BY Kieran Grant June 11, 2008 15:06
With their acclaimed 2005 documentary Metal: A Headbanger’s Journey, Toronto filmmakers Sam Dunn and Scot McFadyen hammered a cultural study out of heavy metal, using Dunn’s lifelong devotion to headbanging —?and his background in anthropology —?as their guide. Such was the movie’s credibility as both a history of the subculture and a celebration of the music, it’s no shock that the duo have upped the ante with Global Metal. The follow-up, which kicks off North By Northeast’s film fest component at the Royal (608 College) Thursday (June 12) and opens in theatres June 20, focuses on both the interconnectivity and divergence of metal culture as it has disseminated throughout the world — in particular in Brazil, Japan, China, Indonesia, India and the Middle East. Think of it not so much as a sequel as an advanced study.
EYE WEEKLY caught up with Dunn by phone from Vancouver, where he and McFadyen were at work on upcoming docs about Iron Maiden and Rush, respectively.
It’s one thing to trace the history of metal and the basis of the subculture, but quite another to explore how it has colonized the world. How did you narrow down the many roads you could’ve taken?

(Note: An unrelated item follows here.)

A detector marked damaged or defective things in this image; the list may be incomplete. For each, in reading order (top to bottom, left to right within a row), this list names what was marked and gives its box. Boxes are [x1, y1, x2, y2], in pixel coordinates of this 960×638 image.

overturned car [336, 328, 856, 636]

We discovered metal had spread much farther than we’d imagined —?and we consider ourselves to be experts on the topic. But aside from Brazil and Japan, we really didn’t know much about it. We started with a list of about 30 countries where we knew there were scenes. Then, as we got into countries like China, Indonesia, Israel and even Dubai, we found they?all had their own unique story.

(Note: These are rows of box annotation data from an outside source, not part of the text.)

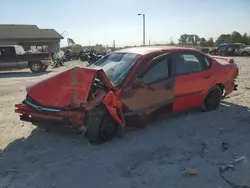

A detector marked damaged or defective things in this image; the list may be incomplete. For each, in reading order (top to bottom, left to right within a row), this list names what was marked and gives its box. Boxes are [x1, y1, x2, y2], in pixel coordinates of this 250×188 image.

bent bumper [15, 103, 86, 127]
crumpled hood [25, 66, 114, 107]
damaged front end [15, 67, 125, 142]
shattered windshield [90, 52, 141, 86]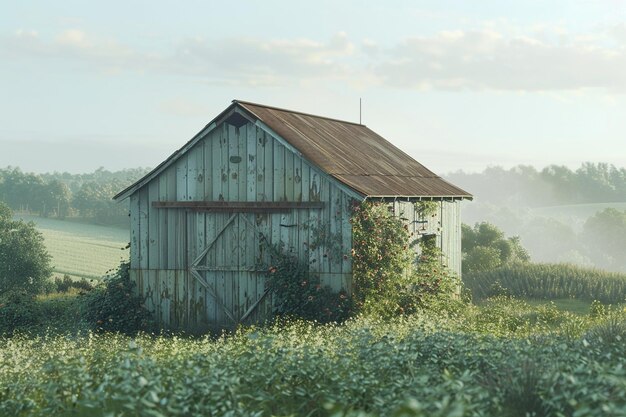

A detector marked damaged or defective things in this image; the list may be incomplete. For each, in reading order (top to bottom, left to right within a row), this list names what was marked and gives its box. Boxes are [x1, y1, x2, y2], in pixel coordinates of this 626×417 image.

Did it start out as more of a continuation of A Headbanger’s Journey?
We didn’t want to do a typical sequel: get a few of the big guys we didn’t get in the first film and maybe talk about a few more themes. We wanted to push it somewhere that would give something new to metalheads and present these cultures in a different way than how we normally see them through the mass media. With globalization, people around the world are exposed to Hollywood movies or Britney Spears. Metal has globalized in a very different way — it’s spread from person to person, primarily now through the internet. Metal has always been a peer-to-peer culture — it was when I was a teenager trading tapes.
You move through many different cultures and circles of fans unified, almost exclusively, through their love of the music. Yet there is a universality to their ideas on identity and rebellion; metal becomes a common language. Of all the locales you visited, which stood apart the most?
Japan. It was the anomaly. It was a puzzle for us. Most of the other cultures that we researched,
there was a clear rebellion or anti-authority stance the metalheads were taking. In Japan it’s just fun! There is another layer to it, too: Japan has a very orderly culture, with high expectations on the way you’re supposed to behave. Metal has its specific place.
What about the way metal translates from, say, Europe to other cultures? The outer uniform is intact but there isn’t much of a metal orthodoxy in, say, Israel or China.
It starts with them being open to it and then turning it inward.
Chinese fans identified with Norwegian Black Metal because it made it cool to talk about your own culture. Instead of Norse gods and mythology, China looked to themselves. We saw this in Bali as well and didn’t get a chance to put it in the film —?it’s Hindu, of course, with strong animist ideas where everything in the natural world is infused with some spiritual power. Those elements of the culture are expressed and celebrated in the metal music. Bali will be a DVD extra!
You don’t shy away from how the music gets intertwined with politics and religion.
When Slayer came out of the suburbs of LA singing songs about war and conflict and suffering, they weren’t singing from personal experience. It was all part of the voyeurism of metal and still quite fantastical. For years metal bands have been singing about things that directly affect these kids in other countries. I’m curious to know how the larger public in those countries are going to respond to how their culture is being represented. The lens we use is metal music —?not the usual point of view.